--- WHAT THIS TASK INVOLVES ---
Reproduce the records word for word, starting at the line with "From black suit" and continuing through the last line of the records. Leave the pictures out.

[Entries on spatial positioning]
- - - - -

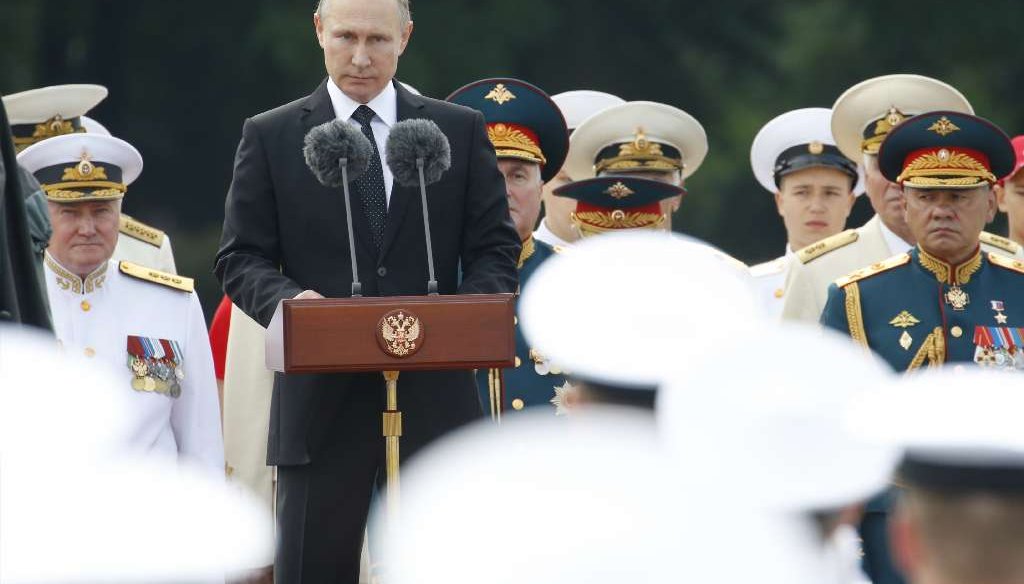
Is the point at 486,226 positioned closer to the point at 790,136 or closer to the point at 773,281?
the point at 773,281

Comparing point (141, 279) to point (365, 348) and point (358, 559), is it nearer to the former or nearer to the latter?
point (358, 559)

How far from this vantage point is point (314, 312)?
188 inches

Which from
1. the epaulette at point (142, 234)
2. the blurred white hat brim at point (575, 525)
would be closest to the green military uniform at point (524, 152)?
the epaulette at point (142, 234)

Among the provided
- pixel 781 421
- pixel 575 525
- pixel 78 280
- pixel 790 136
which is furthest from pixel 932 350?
pixel 575 525

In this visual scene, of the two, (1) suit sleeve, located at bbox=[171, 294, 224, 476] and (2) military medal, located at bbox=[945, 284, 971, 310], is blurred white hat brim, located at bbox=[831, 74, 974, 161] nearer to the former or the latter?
(2) military medal, located at bbox=[945, 284, 971, 310]

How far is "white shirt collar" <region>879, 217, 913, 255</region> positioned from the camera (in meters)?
7.81

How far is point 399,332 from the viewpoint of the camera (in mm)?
4793

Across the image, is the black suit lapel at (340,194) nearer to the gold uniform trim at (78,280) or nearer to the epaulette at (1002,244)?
the gold uniform trim at (78,280)

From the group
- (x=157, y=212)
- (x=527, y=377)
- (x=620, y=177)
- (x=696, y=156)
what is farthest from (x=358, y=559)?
(x=157, y=212)

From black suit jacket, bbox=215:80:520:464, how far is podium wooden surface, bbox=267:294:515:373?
1.37 feet

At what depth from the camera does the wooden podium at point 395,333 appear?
4773 mm

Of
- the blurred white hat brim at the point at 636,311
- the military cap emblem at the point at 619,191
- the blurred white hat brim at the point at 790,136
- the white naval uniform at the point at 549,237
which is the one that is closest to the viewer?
the blurred white hat brim at the point at 636,311

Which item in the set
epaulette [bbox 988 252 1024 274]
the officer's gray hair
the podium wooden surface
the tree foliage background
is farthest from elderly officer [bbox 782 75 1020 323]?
the tree foliage background

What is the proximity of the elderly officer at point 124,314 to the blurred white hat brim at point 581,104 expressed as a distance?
3008 millimetres
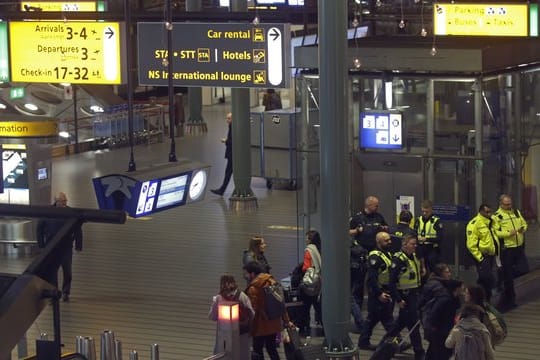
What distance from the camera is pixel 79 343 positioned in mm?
10008

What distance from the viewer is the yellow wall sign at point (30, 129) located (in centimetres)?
1823

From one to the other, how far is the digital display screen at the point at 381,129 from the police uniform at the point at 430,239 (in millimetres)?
1112

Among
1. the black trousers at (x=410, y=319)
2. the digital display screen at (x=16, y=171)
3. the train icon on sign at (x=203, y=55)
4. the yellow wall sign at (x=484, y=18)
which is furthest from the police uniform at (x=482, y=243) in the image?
the yellow wall sign at (x=484, y=18)

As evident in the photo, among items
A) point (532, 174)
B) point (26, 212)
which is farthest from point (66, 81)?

- - - - -

--- CORRECT RESULT ---
From black suit jacket, bbox=215:80:520:464, how far is podium wooden surface, bbox=267:294:515:373?
1.37 feet

At what depth from the camera does the wooden podium at point 395,333 appear?
4773 mm

Of
- the blurred white hat brim at the point at 636,311
- the military cap emblem at the point at 619,191
- the blurred white hat brim at the point at 790,136
- the white naval uniform at the point at 549,237
which is the one that is closest to the viewer?
the blurred white hat brim at the point at 636,311

Which item in the set
epaulette [bbox 988 252 1024 274]
the officer's gray hair
the podium wooden surface
the tree foliage background
is farthest from elderly officer [bbox 782 75 1020 323]?
the tree foliage background

What is the proximity of the elderly officer at point 124,314 to the blurred white hat brim at point 581,104 expressed as a distance?
3008 millimetres
What distance from the camera is pixel 79 343 positioned in mm?
10008

What distance from the viewer is the yellow wall sign at point (30, 129) located (in centimetres)?
1823

From one to the other, how far is the digital display screen at the point at 381,129 from the police uniform at the point at 430,239 (in millimetres)?
1112

Among
1. the black trousers at (x=410, y=319)
2. the digital display screen at (x=16, y=171)
3. the train icon on sign at (x=203, y=55)
4. the yellow wall sign at (x=484, y=18)
which is furthest from the police uniform at (x=482, y=243) in the image?
the yellow wall sign at (x=484, y=18)

As evident in the photo, among items
A) point (532, 174)
B) point (26, 212)
which is farthest from point (66, 81)?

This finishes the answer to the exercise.